From the article on decision trees below, write out word for word the passage that starts with the words containing "for value in" and ends with "the dataset is.".

_SOURCE EXCERPT_.
□ □ □ □ □ □ □
Decision Trees for Data Streams

Kåre von Geijer published on March 16, 2023

13 min, 2579 words

Decision trees have been around for several decades as a form of machine learning to mainly classify data. From my own experiences at school and Axis, I saw decision trees as simpler and more explainable when compared to neural networks, but also with less potential. However, it seems that they are used a lot in data mining, where the learning has to be done online. So here we will give a short introduction to decision trees and their online versions.

Basic Decision Trees

By learning from data decision trees recursively partitions the input domain into smaller and smaller subsets, trying to maximize the homogeneity in each such subset. Each data point is represented as some feature vector [x1, x2, x3 ...], and each node on the tree sends data points to different children nodes depending on the value of one of those features.

decision tree

This can be seen as dividing up the input domain into several nonintersecting hyper-rectangles. Then each data point will fall into one of those regions and be classified thereafter. The hyper-rectangles seen below are from the simple decision tree above with only two features.

decision tree regions

How to construct them

Here is pseudo-code for the construction of a very simple classifying decision tree. This is similar to the old algorithm ID3 and at each split it creates a new child for each possible value of the chosen feature. Another way, as shown in the figures above, is to do a binary split each time based on some inequality test. It uses the same ideas but is slightly finicky.

fn split(node, dataset)
    if !stopping_criterion(dataset)
        feature = best_split_feature(dataset)
        for value in possible_values(feature)
            child = new_node()
            split(child, {x | x[feature] == value} for x in dataset)
            node.add_child(child)
    else
        node.class = most_common_class(dataset)

The stopping criteria can be chosen in many ways. A simple solution is to have a lower threshold on the size of the dataset, and another is to threshold the maximum depth of the tree. A more complicated stopping criteria could look at how much information we would get out of the split, or how homogeneous the dataset is.

Information theory

The theory of decision trees uses information theory in order to formalize what it means to maximize the homogeneity, which is needed when selecting optimal splits of the dataset. These are often based on the notion of entropy (H), which measures the amount of randomness in a random variable.

H(X) = -\sum_{j}p_j log_2(p_j)

In the following graph, we show the entropy for a coin flip depending on how it is weighted. If it always or never gives heads we don't have any entropy, as there is no randomness. It is maximized when there is an equal probability for heads and tails, as is then as hard as possible to guess what will happen.
□ □ □ □ □ □ □
_RECORD SET_.
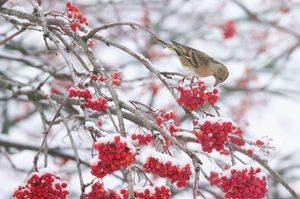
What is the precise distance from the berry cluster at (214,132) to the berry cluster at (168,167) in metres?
0.19

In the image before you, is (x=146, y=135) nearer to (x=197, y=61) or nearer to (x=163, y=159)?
(x=163, y=159)

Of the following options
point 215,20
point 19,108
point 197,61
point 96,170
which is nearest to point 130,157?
point 96,170

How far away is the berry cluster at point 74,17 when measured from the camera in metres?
2.83

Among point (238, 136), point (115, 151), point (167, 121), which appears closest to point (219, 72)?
point (238, 136)

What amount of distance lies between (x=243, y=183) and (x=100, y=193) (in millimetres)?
737

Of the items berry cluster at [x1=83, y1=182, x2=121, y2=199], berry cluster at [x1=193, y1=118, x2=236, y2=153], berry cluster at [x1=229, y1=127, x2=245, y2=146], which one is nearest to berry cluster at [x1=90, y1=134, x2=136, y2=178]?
berry cluster at [x1=83, y1=182, x2=121, y2=199]

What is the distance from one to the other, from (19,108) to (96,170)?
7.09m

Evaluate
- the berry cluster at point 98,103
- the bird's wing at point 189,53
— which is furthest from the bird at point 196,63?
the berry cluster at point 98,103

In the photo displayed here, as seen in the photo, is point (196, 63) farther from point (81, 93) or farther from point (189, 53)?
point (81, 93)

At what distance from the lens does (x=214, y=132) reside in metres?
2.51

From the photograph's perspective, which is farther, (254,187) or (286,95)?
(286,95)

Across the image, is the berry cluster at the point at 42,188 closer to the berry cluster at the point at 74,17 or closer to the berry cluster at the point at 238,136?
the berry cluster at the point at 74,17

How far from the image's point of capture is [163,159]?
237 cm

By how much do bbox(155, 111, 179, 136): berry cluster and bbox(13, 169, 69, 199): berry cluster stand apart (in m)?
0.63
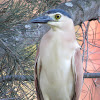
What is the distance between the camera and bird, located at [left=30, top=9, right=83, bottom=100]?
53 centimetres

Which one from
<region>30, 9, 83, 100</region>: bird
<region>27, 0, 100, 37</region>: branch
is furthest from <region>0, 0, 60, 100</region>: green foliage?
<region>27, 0, 100, 37</region>: branch

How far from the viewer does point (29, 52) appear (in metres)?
0.79

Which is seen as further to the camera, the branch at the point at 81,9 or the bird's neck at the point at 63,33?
the branch at the point at 81,9

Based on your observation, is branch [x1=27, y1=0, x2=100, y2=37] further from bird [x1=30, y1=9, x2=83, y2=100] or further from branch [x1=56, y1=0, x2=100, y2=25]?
bird [x1=30, y1=9, x2=83, y2=100]

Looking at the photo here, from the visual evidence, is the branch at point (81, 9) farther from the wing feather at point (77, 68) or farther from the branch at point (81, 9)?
the wing feather at point (77, 68)

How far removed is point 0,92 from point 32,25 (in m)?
0.29

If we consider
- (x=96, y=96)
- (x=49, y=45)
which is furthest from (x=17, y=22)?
(x=96, y=96)

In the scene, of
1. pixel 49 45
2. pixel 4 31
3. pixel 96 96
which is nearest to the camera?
pixel 49 45

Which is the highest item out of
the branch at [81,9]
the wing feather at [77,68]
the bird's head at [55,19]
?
the bird's head at [55,19]

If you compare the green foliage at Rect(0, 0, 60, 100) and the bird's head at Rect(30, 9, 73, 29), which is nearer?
the bird's head at Rect(30, 9, 73, 29)

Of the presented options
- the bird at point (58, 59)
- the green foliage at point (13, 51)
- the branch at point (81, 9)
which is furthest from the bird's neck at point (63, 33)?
the branch at point (81, 9)

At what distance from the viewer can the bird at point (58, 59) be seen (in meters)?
0.53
□ □ □ □ □ □ □
_TASK RESULT_.
for value in possible_values(feature)
            child = new_node()
            split(child, {x | x[feature] == value} for x in dataset)
            node.add_child(child)
    else
        node.class = most_common_class(dataset)

The stopping criteria can be chosen in many ways. A simple solution is to have a lower threshold on the size of the dataset, and another is to threshold the maximum depth of the tree. A more complicated stopping criteria could look at how much information we would get out of the split, or how homogeneous the dataset is.